There’s also a misconception about who benefits from fines imposed under the DSGVO. Since 2018, authorities have levied approximately two billion euros in penalties. However, these funds go into state coffers, not to advocacy organizations like noyb. In certain countries, such as Spain, the money is funneled directly to the national data protection authority. This distinction matters: while NGOs play a crucial role in monitoring and reporting violations, they do not receive any direct financial benefit from enforcement actions, which could affect their ability to continue their watchdog work.

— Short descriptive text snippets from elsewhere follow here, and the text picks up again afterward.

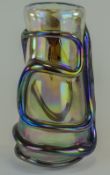 John Ditchfield Glass form Handmade Iridescent Art Glass Numbered Vase.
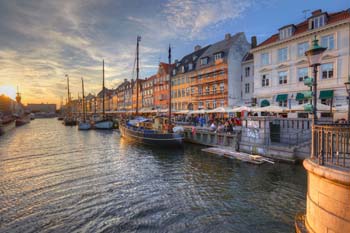 <b>Denmark, Copenhagen</b>, Nyhavn canal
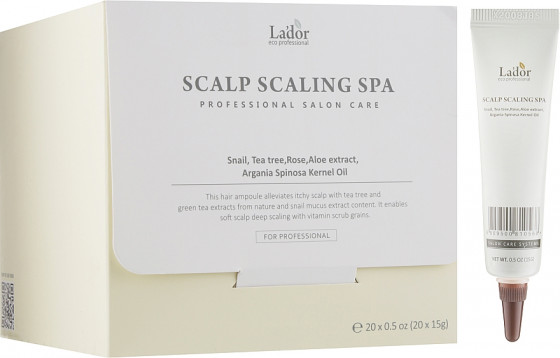 La'dor Scalp Scaling Spa Hair Ampoule - Сыворотка-пилинг для кожи головы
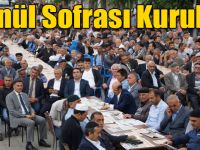 Kağızman’da Gönül Sofrası Kuruldu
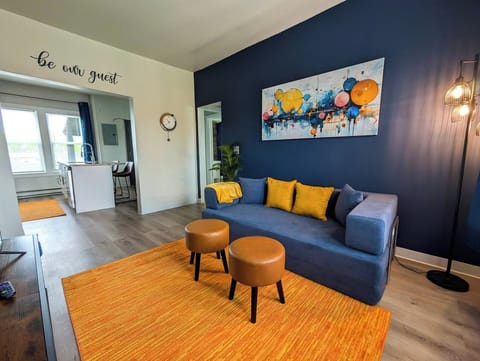 Great place to chill out. Couch converts to a nice space to relax
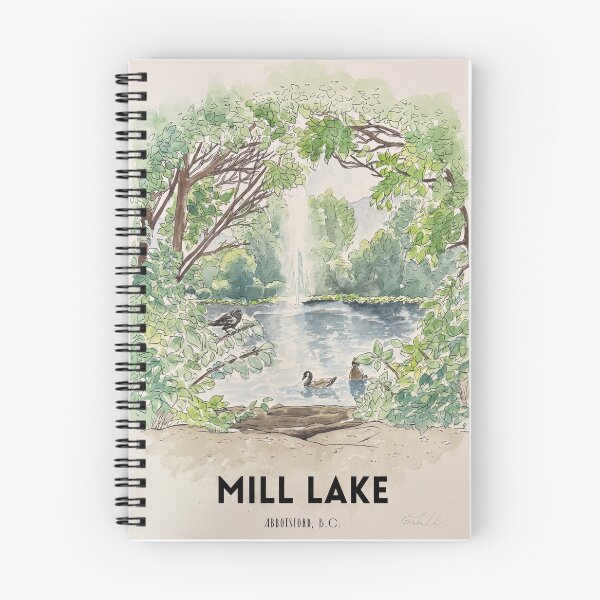 Item preview, Pond Life at Mill Lake Abbotsford BC designed and sold by HBOriginalsArt.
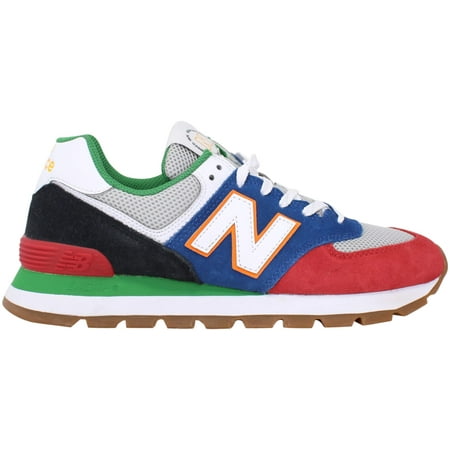 New Balance 574 Rugged Red/Blue-Green ML574DRY Men's Size 10 Medium
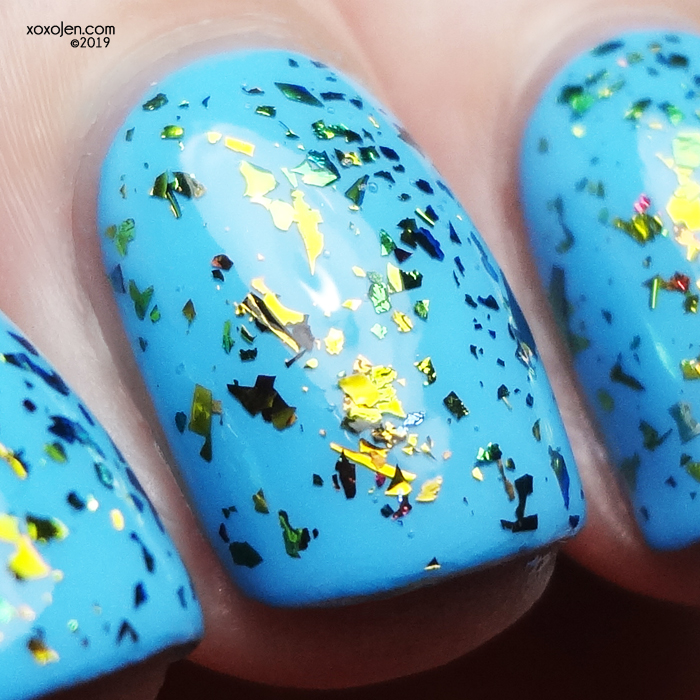 xoxoJen's swatch of KBShimmer Party Like A Guac Star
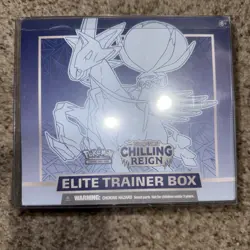 Pokemon TCG Chilling Reign ETB Elite Trainer Box & Protector Included 820650809712 - Image 1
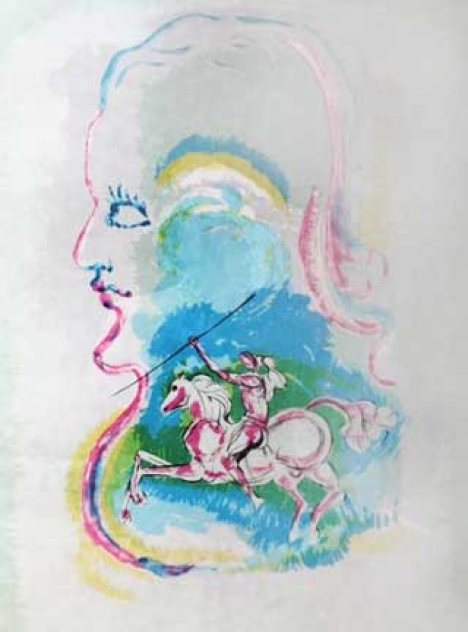 Dreams of a Horseman 1979 Limited Edition Print by Salvador Dali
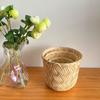 1 шт. Подарочная упаковка, современная корзина для хранения, простая бамбуковая плетеная подарочная упаковка, цилиндрическое ведро, цветочная корзина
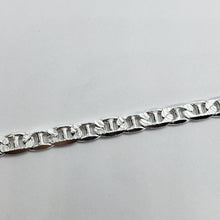 Load image into Gallery viewer, Sterling Silver D/C Flat Mariner Link Chain Necklace Bracelet 6.4 mm 7-30 inch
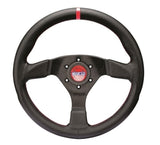 Sparco Steering Wheel R383 Champion Black Leather / Red Stiching - Steering Wheels - SPARCO at Garage 56 Engineering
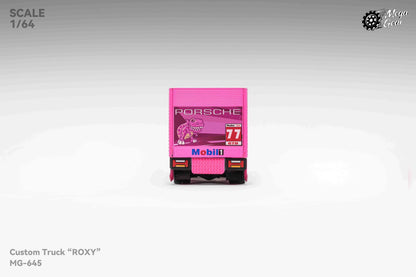 Mega Gear 1:64 Hino 300 Series MK2 Custom Extendable Tow Truck Container Livery Tyrannosaurus Roxy Pink (Limited to 2 per customer/ address)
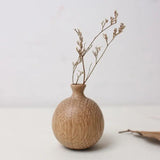 Wooden Flower Arrangement Vase Natural Table Home Stand Vase Handmade Techniques Vase Decor For Dinner Parties Home Holidays And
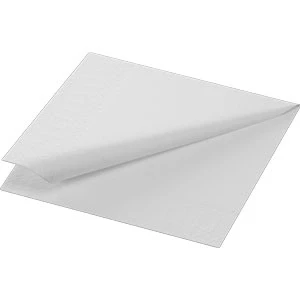 Afbeelding van 6000x Duni Servetten tissue 24cm 1 laags wit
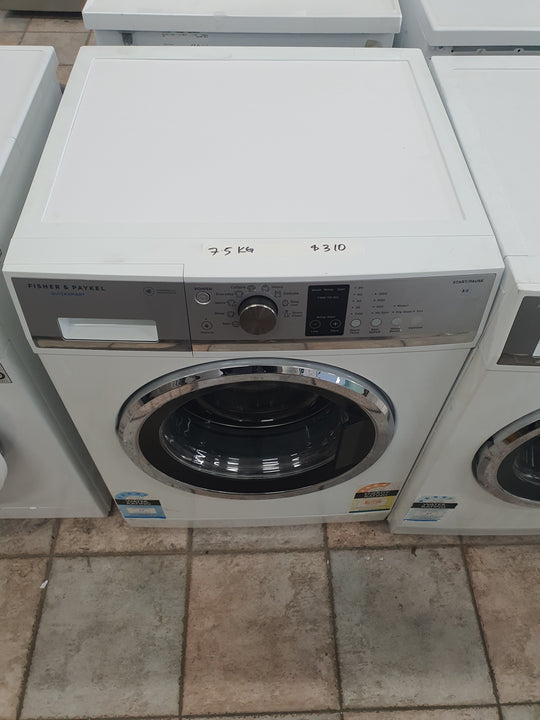 Fisher&Paykel 7.5 kg front loader washing machine Cheap World Online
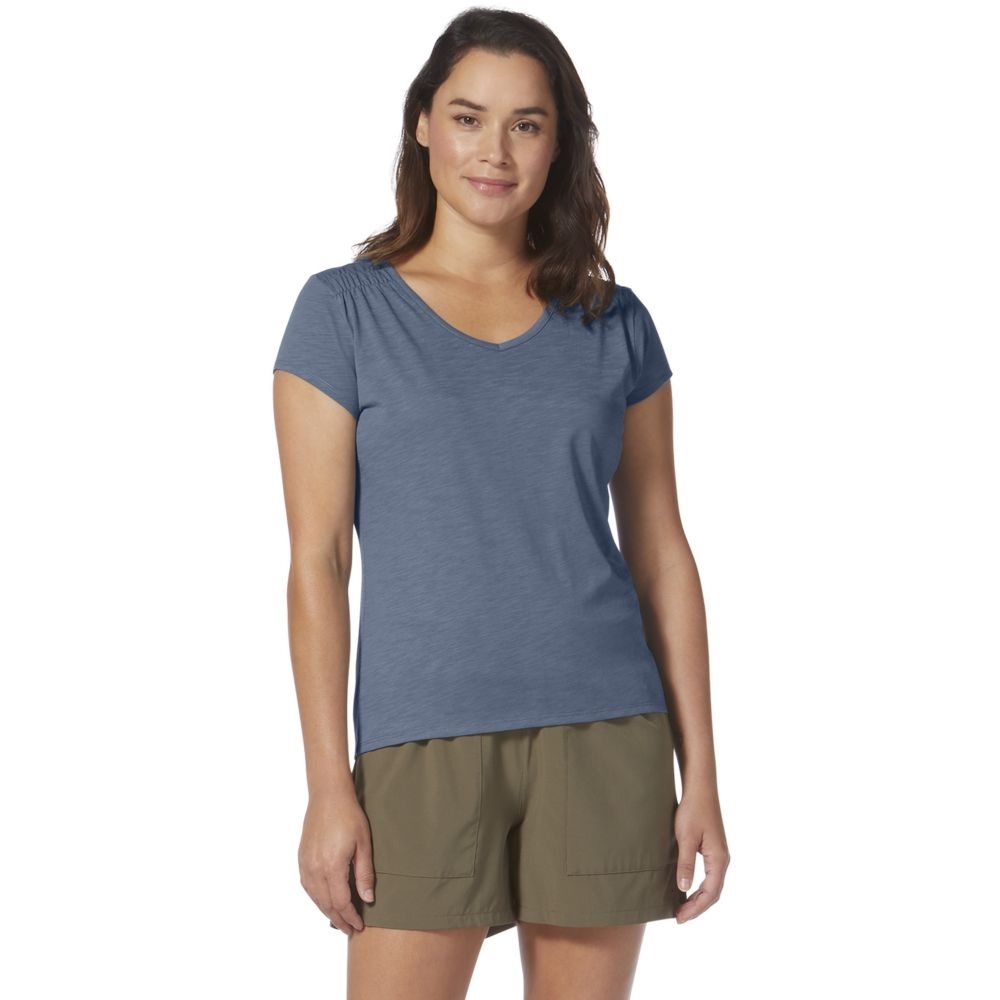 Royal Robbins Featherweight Slub Tee Women's Sea Y611013S-762 shirts en tops online bestellen bij Kathmandu Outdoor & Travel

Amid these clarifications, one thing is clear: the DSGVO remains a work in progress, both in terms of public understanding and practical enforcement. The law’s intent—to give individuals control over their personal data and hold companies accountable—has not always translated seamlessly into day-to-day reality. Complex consent dialogs, patchy enforcement, and persistent industry lobbying have all contributed to a climate where myths flourish and genuine protections are sometimes slow to materialize.
Yet, the recent OLG Frankfurt ruling and noyb’s ongoing advocacy signal that the conversation around data protection is far from over. As digital advertising models evolve and public awareness grows, the balance between innovation, privacy, and accountability will continue to be tested. For now, the message from privacy advocates is simple: know your rights, question received wisdom, and don’t be afraid to demand transparency from those who profit from your data.